The salesmen operated their business with a firm grip of mercilessness and constantly cheated the poor, poverty stricken people who can barely even afford the honest original price (Steinbeck 61). I understand that they also have a family to feed, but the salesmen already have a steady job and a roof above their families head. These displaced people don't have either one. The salesmen could cut them some slack instead of "screwing" (Steinbeck 121) them over, if you pardon the language. Instead of selling overpriced bread and meat (Steinbeck 374) and replacing the newer car batteries with old ones after a car has been bought (Steinbeck 62), the salesmen could raise the price a little (they have to feed their family too) but give the people what they paid for, not some cheap imitation of something that is doubled in price.
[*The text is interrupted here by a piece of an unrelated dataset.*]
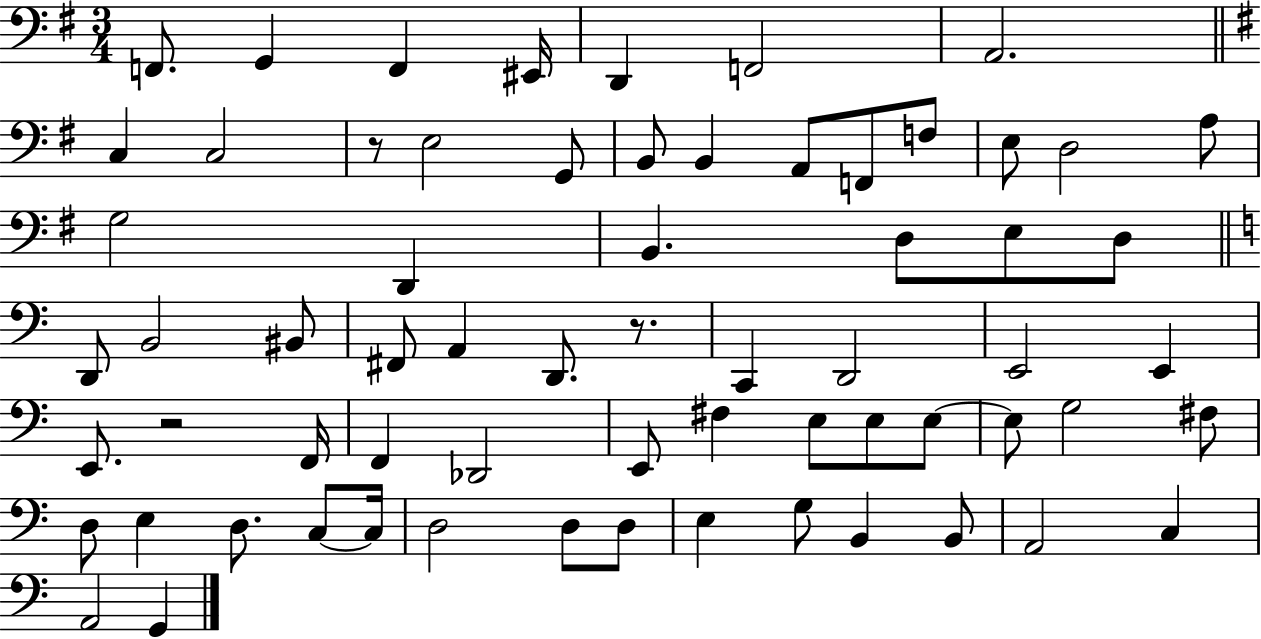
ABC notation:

The land owners (and in the hierarchy of things the uncompassionate and unsympathetic banks for imposing this on the land owners) also are very unkind toward the poverty class people. They are making enough profit as it is to spare a penny or a nickel to raise wages. Their "employees" (I don't really think they count as employees because they work for a short amount of time without benefits [maybe a camp is provided, but other than that, free peaches!] and move on when the work is done) are starving and dying because they are not making enough money to buy food for their equally starving family. If the land owners would raise the wages then people won't starve and the land owners could still make a profit.

Steinbeck, John. The Grapes of Wrath. New York: Penguin, 2006. Print.